A photo being taken of Christina Clark-Kazak getting interviewed

La perspective d'une professeure sur le programme d'AEC

Le programme d’AEC vous tente, mais vous hésitez encore? Voici ce qu’en dit la professeure Christina Clark-Kazak.

Il y a cinq ans, alors qu’elle découvrait le programme d’apprentissage par l’engagement communautaire (AEC) dans le cadre d’une séance d’orientation à l’intention des nouveaux membres du corps professoral, la professeure Christina Clark-Kazak y a tout de suite vu une « occasion formidable d’intégrer l’AEC et l’apprentissage expérientiel dans les cours ». 

Christina Clark-Kazak being interviewed

Cette professeure enseigne les droits de la personne, la méthodologie, la démocratisation et les migrations forcées, en plus de s’investir dans l’action bénévole depuis plus de 30 ans.

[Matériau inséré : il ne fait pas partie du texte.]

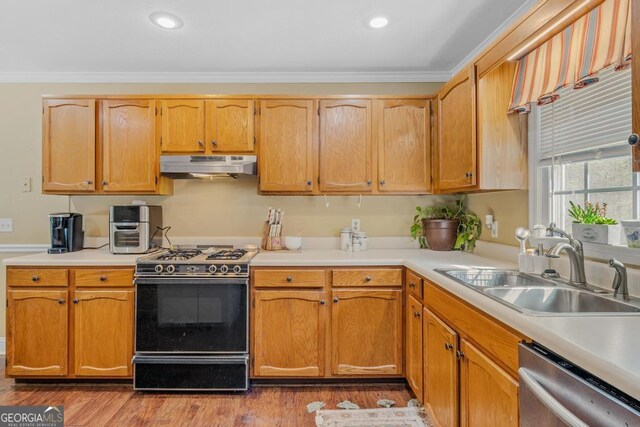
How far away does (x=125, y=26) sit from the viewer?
231cm

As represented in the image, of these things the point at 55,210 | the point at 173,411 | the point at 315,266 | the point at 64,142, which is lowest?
the point at 173,411

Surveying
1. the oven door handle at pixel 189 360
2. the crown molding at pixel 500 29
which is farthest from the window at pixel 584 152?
the oven door handle at pixel 189 360

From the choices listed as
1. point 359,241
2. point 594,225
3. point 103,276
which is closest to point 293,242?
point 359,241

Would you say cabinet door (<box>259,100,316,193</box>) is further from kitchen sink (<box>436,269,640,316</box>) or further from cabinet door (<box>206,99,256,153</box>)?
kitchen sink (<box>436,269,640,316</box>)

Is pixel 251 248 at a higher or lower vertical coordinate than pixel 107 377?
higher

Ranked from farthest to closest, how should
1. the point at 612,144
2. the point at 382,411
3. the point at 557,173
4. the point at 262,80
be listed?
the point at 262,80
the point at 382,411
the point at 557,173
the point at 612,144

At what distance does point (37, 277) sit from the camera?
241 centimetres

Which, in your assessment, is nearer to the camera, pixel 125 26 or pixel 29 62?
pixel 125 26

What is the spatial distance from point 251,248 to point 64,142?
5.47 feet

Elle a entrevu les innombrables possibilités de transposer ce qu’elle enseigne dans la pratique, grâce à l’AEC. « L’apprentissage par l’engagement communautaire établit des liens entre les théories, les notions et le cadre analytique qui sont abordés en classe », explique-t-elle. 

Selon cette professeure, la plupart des étudiantes et étudiants viennent d’un milieu aisé. « Le travail dans une organisation communautaire leur fait prendre conscience de leur situation privilégiée, dans la société et les structures du pouvoir, et de leur capacité d’aider et de poursuivre le travail commencé. »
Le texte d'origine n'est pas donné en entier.